CLIR Tips

In this repository are some files from a study on how to support cross-language recommendations for an existing research paper recommender system.

We focused on German, English and Spanish.

Unpublished paper available as pdf file in home folder of repository.

This was a project carried out in the University of Magdeburg Oct 2014-Feb 2015

Apart from surveying some available alternatives for implementing cross-language information retrieval, the aim of this project was to allow the comparison of different approaches to the cross-language support:

Latent Semantic Analysis (based on user provided cross-language training data + a controlled vocabulary approach during indexing)
Traditional per-language indexing (with Lucene) and automated query translation (using one of several systems: Apertium, Google Translate API and Moses), further improved by:
- User mediated query refinement
- Translation post-processing: Query expansion, by adding synonyms found in ontologies (after tagging with Stanfords PoS tagger) was tested. In the end only support for using MultiWordNet over its English resources was included. For Spanish, MultiWordNet could be also used, and GermaNet (http://www.sfs.uni-tuebingen.de/GermaNet/) for the German language (this requires an agreement with the author's).
- Additional improvements at the point when results from different indexes are merged (i.e. boosting scores of hits in under-represented languages).
- Other pre-processing improvements.

Additional notes:

At this stage our system represents a simple framework that could be used as a starting-point for comparing cross-language services happening at different processing stages, and their contribution to the end results.
Sense disambiguation for the query expansion was not supported (most common sense is chosen so far), but it could be added. Some recognition for searching phrases as opposed to words could also be a useful improvement to our approach.
Code for PoS tagging German and Spanish is included but not used.

_Stated problem 1_. Print the rows starting at the line that contains "identify all picture/frames." and ending at the line that contains "366, 73, 394, 110", with both of those lines included.
The rows that follow have no connection to the passage on cross-language retrieval.

_Extracted material_.
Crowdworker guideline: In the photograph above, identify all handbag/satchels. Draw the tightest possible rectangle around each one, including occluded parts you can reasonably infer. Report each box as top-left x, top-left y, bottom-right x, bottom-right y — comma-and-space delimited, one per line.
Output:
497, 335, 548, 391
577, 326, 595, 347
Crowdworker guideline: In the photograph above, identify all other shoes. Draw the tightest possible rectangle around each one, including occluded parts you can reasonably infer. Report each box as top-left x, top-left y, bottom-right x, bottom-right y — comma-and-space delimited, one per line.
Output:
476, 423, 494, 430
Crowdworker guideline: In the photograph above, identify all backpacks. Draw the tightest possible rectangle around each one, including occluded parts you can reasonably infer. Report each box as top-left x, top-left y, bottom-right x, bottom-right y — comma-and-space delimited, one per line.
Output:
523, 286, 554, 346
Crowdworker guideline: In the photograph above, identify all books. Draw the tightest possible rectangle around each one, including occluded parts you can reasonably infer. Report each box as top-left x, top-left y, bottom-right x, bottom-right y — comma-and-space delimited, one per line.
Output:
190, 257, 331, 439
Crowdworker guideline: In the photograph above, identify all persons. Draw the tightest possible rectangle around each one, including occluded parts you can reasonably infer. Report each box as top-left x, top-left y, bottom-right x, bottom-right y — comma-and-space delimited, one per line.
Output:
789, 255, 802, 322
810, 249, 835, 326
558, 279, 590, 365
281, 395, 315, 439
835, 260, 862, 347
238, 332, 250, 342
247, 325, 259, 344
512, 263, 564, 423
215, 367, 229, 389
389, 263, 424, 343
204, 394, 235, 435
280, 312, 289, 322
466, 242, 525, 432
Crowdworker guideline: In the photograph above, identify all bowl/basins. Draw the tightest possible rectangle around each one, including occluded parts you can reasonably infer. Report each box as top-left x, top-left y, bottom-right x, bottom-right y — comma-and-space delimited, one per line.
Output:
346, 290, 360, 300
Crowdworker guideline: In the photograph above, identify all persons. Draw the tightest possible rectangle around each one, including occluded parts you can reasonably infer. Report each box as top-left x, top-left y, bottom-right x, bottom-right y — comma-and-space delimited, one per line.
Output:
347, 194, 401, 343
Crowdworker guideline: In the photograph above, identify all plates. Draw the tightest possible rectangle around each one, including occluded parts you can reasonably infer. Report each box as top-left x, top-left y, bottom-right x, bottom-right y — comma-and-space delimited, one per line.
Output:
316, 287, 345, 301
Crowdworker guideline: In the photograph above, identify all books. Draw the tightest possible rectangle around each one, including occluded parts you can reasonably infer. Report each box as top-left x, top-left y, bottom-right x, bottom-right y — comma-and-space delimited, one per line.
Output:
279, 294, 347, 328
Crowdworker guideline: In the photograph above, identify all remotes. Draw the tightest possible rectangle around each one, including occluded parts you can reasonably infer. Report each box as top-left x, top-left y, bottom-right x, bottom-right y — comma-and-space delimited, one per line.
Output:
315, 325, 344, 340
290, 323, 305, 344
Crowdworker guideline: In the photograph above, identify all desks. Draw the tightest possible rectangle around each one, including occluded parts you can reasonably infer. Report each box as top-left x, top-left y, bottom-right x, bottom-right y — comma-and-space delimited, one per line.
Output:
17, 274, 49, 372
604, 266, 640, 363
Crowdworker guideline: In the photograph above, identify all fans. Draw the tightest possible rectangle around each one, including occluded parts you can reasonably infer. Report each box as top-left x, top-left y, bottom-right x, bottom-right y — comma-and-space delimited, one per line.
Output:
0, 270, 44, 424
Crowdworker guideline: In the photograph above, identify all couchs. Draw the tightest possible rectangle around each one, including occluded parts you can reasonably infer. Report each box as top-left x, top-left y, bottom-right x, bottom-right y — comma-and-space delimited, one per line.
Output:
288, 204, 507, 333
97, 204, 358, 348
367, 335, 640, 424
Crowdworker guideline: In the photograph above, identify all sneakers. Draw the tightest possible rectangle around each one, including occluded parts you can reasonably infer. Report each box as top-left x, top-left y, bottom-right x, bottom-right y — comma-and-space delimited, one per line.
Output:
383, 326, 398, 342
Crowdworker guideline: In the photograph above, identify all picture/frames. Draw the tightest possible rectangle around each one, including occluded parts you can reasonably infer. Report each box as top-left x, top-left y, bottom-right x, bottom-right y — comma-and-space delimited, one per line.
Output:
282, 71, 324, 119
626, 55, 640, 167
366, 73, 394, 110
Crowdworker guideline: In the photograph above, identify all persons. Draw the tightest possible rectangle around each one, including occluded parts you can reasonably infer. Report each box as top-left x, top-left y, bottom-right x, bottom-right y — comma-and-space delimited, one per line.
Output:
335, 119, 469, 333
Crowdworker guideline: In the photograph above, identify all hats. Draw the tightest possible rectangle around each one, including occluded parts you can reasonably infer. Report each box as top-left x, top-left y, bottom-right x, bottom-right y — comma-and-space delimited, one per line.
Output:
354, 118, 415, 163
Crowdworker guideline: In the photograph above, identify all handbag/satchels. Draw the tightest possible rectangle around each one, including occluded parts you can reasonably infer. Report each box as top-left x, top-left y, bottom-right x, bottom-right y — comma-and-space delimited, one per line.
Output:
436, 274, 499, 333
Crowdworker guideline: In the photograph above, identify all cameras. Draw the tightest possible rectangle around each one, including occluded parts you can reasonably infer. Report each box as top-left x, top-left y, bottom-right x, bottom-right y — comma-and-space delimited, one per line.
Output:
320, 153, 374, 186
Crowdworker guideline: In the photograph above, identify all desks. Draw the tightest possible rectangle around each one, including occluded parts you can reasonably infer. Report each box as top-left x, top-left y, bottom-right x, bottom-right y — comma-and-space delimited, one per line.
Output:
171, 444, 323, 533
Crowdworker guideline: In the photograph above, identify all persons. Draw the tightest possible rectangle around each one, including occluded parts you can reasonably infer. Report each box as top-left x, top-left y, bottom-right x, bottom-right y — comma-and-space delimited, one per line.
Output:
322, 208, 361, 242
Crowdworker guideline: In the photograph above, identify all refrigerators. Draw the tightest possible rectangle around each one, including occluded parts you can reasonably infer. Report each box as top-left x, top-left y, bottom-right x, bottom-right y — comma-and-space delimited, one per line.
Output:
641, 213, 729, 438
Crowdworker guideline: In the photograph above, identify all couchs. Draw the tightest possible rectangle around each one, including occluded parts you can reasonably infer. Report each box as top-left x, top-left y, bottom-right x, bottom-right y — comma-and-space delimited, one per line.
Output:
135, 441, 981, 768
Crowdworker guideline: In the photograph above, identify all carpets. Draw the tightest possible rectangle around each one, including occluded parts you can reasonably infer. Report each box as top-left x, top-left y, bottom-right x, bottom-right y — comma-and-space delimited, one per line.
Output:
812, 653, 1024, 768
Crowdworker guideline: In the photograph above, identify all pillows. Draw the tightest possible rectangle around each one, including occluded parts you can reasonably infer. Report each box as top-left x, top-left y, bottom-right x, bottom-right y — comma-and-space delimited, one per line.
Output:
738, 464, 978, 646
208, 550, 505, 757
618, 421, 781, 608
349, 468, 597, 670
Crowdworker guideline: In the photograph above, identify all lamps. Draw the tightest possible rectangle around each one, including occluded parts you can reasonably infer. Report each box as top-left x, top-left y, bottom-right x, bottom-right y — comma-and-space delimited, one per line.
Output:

--

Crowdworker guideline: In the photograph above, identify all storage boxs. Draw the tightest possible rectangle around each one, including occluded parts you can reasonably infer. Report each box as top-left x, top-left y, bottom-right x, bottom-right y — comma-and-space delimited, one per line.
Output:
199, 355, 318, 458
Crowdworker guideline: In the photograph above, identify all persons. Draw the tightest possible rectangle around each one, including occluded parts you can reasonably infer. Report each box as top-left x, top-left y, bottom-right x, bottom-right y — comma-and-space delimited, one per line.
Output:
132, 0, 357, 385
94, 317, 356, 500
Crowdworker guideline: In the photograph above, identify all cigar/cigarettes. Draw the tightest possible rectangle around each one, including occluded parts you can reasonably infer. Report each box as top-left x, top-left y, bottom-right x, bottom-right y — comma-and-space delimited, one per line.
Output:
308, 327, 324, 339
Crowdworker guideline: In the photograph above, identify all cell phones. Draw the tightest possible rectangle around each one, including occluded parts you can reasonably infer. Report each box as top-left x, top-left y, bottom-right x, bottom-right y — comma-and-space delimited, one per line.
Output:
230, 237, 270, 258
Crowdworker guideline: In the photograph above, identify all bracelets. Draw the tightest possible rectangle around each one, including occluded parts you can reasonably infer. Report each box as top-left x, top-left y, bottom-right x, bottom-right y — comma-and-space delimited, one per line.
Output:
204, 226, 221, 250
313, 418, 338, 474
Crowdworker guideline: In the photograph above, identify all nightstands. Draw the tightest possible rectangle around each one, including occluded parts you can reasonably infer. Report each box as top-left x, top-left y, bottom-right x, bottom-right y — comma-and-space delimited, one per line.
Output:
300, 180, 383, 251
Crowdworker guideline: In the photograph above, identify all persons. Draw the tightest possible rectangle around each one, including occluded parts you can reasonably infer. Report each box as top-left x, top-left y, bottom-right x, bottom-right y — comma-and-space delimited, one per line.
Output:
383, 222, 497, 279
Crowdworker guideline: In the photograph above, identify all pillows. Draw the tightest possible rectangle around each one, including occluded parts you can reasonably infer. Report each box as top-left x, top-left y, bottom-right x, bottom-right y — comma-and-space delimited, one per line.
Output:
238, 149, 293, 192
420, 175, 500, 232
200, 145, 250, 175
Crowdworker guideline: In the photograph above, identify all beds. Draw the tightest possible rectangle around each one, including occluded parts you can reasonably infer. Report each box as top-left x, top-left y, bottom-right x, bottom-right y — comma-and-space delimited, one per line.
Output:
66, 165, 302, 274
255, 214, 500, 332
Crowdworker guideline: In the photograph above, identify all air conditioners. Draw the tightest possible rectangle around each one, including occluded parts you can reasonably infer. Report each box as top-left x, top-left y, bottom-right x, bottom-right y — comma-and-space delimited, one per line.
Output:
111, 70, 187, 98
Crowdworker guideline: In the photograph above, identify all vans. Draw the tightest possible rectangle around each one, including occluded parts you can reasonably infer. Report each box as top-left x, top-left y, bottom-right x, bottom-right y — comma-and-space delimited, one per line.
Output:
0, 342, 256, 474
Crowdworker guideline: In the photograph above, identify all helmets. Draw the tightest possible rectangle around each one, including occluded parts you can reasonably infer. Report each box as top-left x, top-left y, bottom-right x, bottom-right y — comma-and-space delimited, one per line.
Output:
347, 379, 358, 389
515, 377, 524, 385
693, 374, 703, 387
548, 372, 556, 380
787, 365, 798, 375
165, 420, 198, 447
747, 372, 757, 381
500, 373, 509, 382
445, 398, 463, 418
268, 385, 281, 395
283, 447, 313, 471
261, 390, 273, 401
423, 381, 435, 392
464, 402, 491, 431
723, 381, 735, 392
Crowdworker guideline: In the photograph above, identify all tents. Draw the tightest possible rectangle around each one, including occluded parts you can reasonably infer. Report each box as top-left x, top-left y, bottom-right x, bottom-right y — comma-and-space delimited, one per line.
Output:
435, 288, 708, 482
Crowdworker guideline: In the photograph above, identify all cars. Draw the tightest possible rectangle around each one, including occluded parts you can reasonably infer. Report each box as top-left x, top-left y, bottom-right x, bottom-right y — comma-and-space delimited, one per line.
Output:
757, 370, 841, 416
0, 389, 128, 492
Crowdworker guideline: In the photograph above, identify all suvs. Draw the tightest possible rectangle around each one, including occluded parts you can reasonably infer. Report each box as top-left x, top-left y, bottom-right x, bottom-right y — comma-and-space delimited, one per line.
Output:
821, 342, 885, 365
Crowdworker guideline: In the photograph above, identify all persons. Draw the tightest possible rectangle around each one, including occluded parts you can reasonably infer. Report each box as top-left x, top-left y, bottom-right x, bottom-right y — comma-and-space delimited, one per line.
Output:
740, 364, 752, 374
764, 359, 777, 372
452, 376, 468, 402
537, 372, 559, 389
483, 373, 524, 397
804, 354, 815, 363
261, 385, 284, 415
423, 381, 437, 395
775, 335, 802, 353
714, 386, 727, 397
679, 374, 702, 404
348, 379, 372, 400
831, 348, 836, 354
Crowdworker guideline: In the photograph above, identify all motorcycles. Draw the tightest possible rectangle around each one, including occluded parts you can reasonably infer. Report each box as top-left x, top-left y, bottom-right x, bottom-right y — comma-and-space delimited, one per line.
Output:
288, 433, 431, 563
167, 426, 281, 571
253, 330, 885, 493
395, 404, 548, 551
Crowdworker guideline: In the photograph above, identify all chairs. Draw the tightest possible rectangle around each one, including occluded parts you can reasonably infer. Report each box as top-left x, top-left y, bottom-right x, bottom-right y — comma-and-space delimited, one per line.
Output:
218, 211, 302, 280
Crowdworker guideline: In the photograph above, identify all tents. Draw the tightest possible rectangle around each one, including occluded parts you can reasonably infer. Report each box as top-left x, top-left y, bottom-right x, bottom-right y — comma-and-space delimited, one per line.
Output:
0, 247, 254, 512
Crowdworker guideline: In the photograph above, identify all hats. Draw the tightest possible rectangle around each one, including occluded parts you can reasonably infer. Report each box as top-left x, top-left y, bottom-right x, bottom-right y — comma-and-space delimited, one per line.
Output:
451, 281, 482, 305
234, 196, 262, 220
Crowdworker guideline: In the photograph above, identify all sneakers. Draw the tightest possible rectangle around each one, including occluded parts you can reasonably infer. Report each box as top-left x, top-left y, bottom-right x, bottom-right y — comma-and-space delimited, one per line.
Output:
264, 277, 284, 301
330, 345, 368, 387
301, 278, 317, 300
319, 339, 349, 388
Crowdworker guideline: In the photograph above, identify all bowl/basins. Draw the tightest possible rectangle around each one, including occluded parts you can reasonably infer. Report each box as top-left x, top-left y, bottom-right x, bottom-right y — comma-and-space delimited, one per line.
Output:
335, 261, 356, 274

---

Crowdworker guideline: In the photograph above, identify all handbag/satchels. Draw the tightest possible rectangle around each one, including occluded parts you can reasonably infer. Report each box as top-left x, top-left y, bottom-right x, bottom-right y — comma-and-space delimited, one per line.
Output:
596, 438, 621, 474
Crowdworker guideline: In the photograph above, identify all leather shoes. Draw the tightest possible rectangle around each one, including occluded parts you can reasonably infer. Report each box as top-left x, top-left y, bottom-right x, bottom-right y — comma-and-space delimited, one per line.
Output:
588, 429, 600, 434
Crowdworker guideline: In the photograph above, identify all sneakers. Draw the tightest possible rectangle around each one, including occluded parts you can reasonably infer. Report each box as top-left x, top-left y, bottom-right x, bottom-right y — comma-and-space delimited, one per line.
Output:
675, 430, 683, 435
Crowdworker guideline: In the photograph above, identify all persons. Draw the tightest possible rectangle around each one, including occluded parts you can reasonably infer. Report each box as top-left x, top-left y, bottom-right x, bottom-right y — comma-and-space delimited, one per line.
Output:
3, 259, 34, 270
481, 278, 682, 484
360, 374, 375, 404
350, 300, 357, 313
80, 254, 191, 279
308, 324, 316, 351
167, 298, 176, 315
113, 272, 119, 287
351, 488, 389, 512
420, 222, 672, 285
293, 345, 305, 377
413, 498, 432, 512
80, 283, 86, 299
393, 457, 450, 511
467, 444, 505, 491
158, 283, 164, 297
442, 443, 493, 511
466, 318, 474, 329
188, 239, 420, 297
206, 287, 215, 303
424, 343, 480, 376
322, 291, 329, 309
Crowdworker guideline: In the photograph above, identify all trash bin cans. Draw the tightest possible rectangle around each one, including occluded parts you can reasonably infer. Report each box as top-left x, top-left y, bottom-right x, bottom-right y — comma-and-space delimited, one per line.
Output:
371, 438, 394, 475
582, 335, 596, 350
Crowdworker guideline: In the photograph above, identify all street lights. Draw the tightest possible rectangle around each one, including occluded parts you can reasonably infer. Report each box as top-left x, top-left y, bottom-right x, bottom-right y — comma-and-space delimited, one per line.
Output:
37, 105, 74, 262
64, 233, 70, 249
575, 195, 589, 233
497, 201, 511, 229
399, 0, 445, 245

_Stated problem 2_. Output, word for word, the part of the passage on cross-language retrieval starting at "- Additional improvements" and ending at "but not used.".

_Worked solution 1_.
Crowdworker guideline: In the photograph above, identify all picture/frames. Draw the tightest possible rectangle around each one, including occluded parts you can reasonably infer. Report each box as top-left x, top-left y, bottom-right x, bottom-right y — comma-and-space delimited, one per line.
Output:
282, 71, 324, 119
626, 55, 640, 167
366, 73, 394, 110

_Worked solution 2_.
- Additional improvements at the point when results from different indexes are merged (i.e. boosting scores of hits in under-represented languages).
- Other pre-processing improvements.

Additional notes:

At this stage our system represents a simple framework that could be used as a starting-point for comparing cross-language services happening at different processing stages, and their contribution to the end results.
Sense disambiguation for the query expansion was not supported (most common sense is chosen so far), but it could be added. Some recognition for searching phrases as opposed to words could also be a useful improvement to our approach.
Code for PoS tagging German and Spanish is included but not used.